[EXCERPTED TEXT Boundary: Start]

April 14, 2009

Churchill from beginning to end

Ward Churchill's win is scholarship's loss

The ethnic studies professor should not have been fired for speaking out about 9/11. The problem remains his slanted work on Native American history.

By Gary Kamiya
Churchill argued that the 9/11 attacks were payback for America's ongoing "crusade" against the Arab-Muslim world, an onslaught manifested in such actions as the decade-long sanctions against Iraq that are estimated to have cost the lives of 500,000 Iraqi children.

Churchill was sticking his neck out to go that far. Now that 9/11 hysteria and its attendant myth of American innocence has faded, many commentators have belatedly acknowledged that the terrorist attacks did not emerge out of thin air, that America's Mideast policies were in part responsible for them. (Even PBS travel guide Rick Steves has made this point.) But in the days after the attacks, anyone who dared to suggest U.S. actions might have fomented Arab/Muslim rage against America was virtually excommunicated. Susan Sontag was called a traitor for saying the same thing in the New Yorker. Bill Maher's ABC show "Politically Incorrect" was canceled after he mockingly compared the bravery of Americans firing missiles from a distance to that of people flying planes into buildings.

[EXCERPTED TEXT Boundary: End]
[MATERIAL SUPPLIED Boundary: Start]

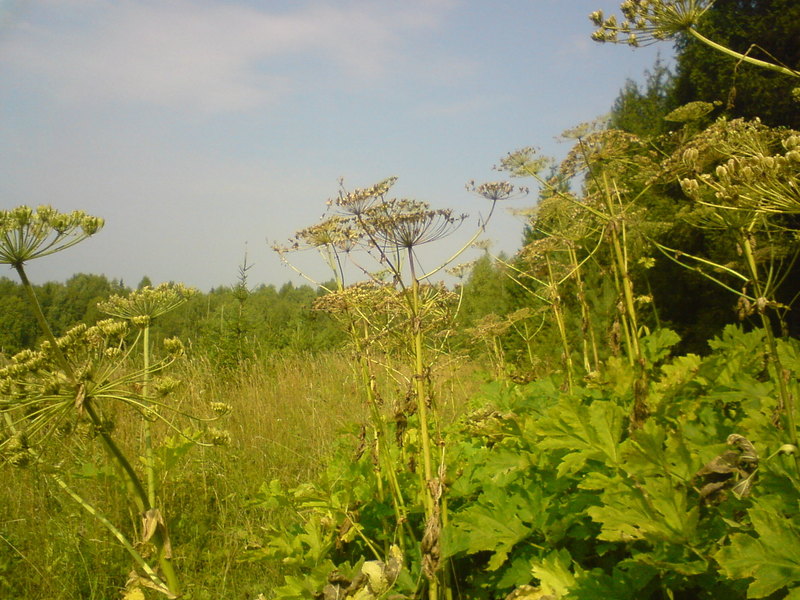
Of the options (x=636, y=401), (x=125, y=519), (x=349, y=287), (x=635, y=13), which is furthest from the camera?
(x=125, y=519)

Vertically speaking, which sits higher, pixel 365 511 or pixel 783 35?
pixel 783 35

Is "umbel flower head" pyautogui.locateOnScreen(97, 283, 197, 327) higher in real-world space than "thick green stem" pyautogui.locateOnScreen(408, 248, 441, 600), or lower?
higher

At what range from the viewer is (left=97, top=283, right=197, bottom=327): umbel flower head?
2.62 meters

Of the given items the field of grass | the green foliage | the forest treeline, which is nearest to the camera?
the forest treeline

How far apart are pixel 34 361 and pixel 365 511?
66.5 inches

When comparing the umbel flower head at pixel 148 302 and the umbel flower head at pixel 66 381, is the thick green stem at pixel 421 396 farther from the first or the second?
the umbel flower head at pixel 148 302

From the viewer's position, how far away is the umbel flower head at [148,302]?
2617 millimetres

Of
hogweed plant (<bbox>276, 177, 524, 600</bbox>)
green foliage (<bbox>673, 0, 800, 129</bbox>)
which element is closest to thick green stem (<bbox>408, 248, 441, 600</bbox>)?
hogweed plant (<bbox>276, 177, 524, 600</bbox>)

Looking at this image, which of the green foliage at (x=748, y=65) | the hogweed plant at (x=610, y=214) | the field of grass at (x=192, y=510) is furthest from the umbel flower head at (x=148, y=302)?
the green foliage at (x=748, y=65)

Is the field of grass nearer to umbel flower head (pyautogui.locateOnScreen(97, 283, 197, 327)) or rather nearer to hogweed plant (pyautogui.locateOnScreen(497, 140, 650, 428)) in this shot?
umbel flower head (pyautogui.locateOnScreen(97, 283, 197, 327))

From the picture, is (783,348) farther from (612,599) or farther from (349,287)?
(349,287)

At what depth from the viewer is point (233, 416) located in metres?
Answer: 6.46

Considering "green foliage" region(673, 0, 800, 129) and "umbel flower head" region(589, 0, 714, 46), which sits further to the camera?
"green foliage" region(673, 0, 800, 129)

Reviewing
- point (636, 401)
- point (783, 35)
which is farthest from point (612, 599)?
point (783, 35)
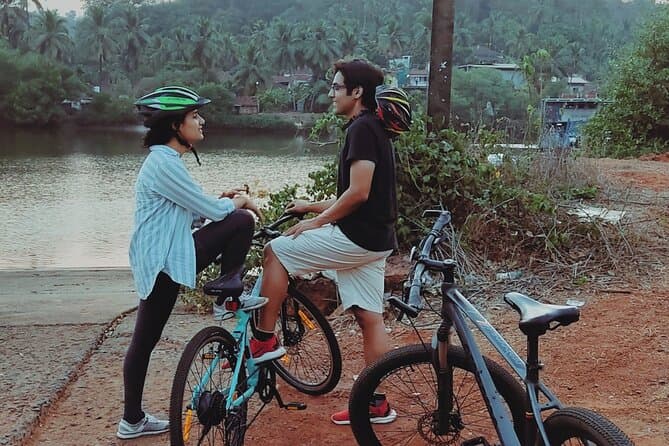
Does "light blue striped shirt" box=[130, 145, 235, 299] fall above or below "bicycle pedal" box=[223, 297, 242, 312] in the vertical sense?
above

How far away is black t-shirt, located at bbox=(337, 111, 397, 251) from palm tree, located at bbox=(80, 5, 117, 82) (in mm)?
65255

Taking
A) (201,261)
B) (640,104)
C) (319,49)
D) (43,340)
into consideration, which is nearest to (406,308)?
(201,261)

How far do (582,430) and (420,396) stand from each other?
2.85 ft

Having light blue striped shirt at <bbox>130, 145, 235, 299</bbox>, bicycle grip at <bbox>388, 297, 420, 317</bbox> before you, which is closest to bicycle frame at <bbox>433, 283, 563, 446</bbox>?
bicycle grip at <bbox>388, 297, 420, 317</bbox>

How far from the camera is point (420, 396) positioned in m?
3.00

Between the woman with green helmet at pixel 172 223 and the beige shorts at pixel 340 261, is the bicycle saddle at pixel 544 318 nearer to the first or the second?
the beige shorts at pixel 340 261

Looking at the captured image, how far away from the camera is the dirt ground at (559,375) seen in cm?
339

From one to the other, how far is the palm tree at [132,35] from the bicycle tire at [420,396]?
66.0m

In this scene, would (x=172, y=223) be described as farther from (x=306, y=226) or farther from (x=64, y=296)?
(x=64, y=296)

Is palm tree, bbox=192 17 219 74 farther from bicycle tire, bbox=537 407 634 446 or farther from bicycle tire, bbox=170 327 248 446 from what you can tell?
bicycle tire, bbox=537 407 634 446

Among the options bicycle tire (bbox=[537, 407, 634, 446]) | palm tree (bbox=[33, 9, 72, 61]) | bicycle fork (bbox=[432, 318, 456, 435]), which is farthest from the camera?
palm tree (bbox=[33, 9, 72, 61])

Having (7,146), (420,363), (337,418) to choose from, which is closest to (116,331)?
(337,418)

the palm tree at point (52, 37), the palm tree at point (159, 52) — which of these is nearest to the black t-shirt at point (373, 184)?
the palm tree at point (159, 52)

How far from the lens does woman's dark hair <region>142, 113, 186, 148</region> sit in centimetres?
301
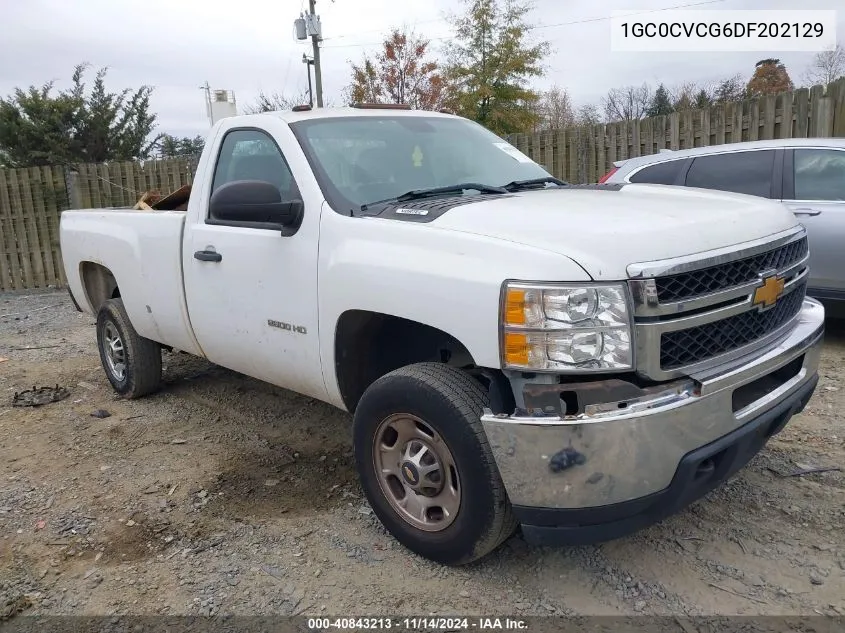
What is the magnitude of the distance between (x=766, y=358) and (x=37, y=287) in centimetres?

[MATERIAL SUPPLIED Boundary: End]

TASK BRIEF:
Copy word for word the part of the Ward Churchill article starting with "Churchill from beginning" and going on through "Native American history.". The records have no connection to the article on Ward Churchill.

TASK ANSWER:
Churchill from beginning to end

Ward Churchill's win is scholarship's loss

The ethnic studies professor should not have been fired for speaking out about 9/11. The problem remains his slanted work on Native American history.